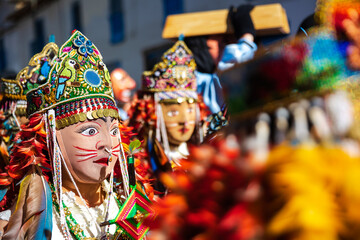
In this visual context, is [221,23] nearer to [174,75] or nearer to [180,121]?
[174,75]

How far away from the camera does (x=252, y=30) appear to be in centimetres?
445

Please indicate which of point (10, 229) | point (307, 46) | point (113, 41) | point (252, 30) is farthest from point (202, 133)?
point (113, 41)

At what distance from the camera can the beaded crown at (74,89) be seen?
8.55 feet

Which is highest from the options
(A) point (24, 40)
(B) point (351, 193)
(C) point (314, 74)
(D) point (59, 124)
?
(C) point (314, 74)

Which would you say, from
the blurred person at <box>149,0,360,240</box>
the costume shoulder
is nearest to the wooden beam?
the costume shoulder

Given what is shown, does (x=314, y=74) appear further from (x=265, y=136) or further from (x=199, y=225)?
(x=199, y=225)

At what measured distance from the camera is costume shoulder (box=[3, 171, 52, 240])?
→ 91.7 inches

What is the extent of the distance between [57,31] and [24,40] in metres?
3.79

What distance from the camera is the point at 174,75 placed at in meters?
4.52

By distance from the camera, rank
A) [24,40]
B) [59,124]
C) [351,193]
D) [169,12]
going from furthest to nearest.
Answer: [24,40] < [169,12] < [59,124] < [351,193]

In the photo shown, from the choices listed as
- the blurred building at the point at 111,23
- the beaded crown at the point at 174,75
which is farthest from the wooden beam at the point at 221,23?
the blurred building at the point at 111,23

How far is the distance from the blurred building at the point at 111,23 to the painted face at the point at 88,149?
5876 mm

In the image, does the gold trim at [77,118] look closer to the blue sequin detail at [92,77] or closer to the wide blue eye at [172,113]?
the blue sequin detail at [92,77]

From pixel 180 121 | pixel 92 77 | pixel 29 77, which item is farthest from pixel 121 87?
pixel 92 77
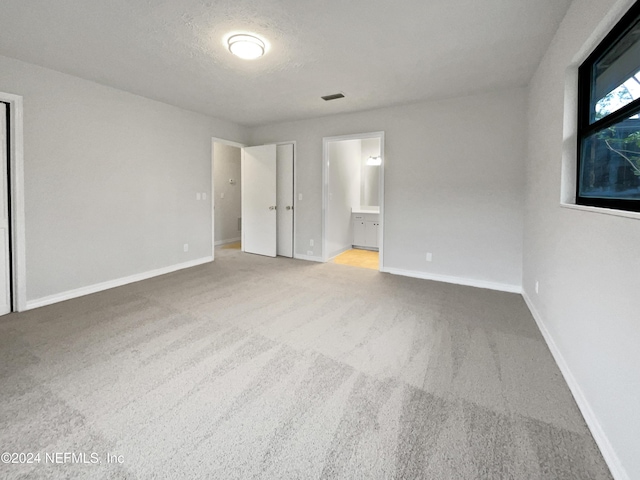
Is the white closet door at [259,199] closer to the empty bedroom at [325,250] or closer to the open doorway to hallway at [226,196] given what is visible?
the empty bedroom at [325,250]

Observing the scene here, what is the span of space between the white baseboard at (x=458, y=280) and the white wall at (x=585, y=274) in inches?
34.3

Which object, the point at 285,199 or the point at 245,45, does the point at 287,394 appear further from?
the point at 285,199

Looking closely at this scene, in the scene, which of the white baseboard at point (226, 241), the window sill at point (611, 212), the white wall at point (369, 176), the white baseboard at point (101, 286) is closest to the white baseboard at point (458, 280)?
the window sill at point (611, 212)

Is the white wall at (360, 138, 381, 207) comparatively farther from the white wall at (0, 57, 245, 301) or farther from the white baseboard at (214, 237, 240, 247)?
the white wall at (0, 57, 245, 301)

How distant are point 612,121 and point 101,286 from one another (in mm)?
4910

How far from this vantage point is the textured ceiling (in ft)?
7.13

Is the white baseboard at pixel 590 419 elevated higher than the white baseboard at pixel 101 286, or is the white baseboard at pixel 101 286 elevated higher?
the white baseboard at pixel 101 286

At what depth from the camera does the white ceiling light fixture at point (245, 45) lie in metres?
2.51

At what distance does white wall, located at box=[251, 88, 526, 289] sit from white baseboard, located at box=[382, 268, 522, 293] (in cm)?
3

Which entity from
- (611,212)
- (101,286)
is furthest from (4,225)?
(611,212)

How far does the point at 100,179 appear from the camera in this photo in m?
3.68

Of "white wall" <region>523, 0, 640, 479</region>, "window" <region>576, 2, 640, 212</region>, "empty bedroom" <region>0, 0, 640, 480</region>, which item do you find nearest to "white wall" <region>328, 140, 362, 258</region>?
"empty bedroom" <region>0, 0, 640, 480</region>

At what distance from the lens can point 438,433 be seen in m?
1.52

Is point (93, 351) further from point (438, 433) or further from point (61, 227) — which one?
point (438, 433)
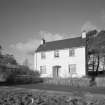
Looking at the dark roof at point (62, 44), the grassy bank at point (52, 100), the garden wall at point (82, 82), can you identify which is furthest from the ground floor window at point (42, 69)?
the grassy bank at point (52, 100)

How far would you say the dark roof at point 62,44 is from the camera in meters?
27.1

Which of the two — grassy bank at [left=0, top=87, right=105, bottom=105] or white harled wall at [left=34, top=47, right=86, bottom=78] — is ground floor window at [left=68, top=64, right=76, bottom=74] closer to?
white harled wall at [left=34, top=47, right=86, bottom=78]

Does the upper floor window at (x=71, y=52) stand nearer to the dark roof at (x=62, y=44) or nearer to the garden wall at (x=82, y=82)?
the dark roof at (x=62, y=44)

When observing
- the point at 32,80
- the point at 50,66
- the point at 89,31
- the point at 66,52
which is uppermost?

* * *

Task prompt:
Transfer every line of the records between the line holding "At what measured" and the line holding "Answer: [24,40] <", inclusive, adding 105 to each distance and coordinate value in the answers.

Reply:
At what measured distance from the camera is costume shoulder (box=[3, 171, 52, 240])?
→ 196.7 inches

What is the extent of the distance between [57,31] and [24,40] in metres?
108.79

What distance from the camera is the point at 174,75 placed at in meters?
109.52

By distance from the camera, rank
A) [24,40]
B) [59,124]
C) [351,193]
D) [169,12]
going from furthest to nearest.
Answer: [129,145] < [274,117] < [164,229] < [456,298]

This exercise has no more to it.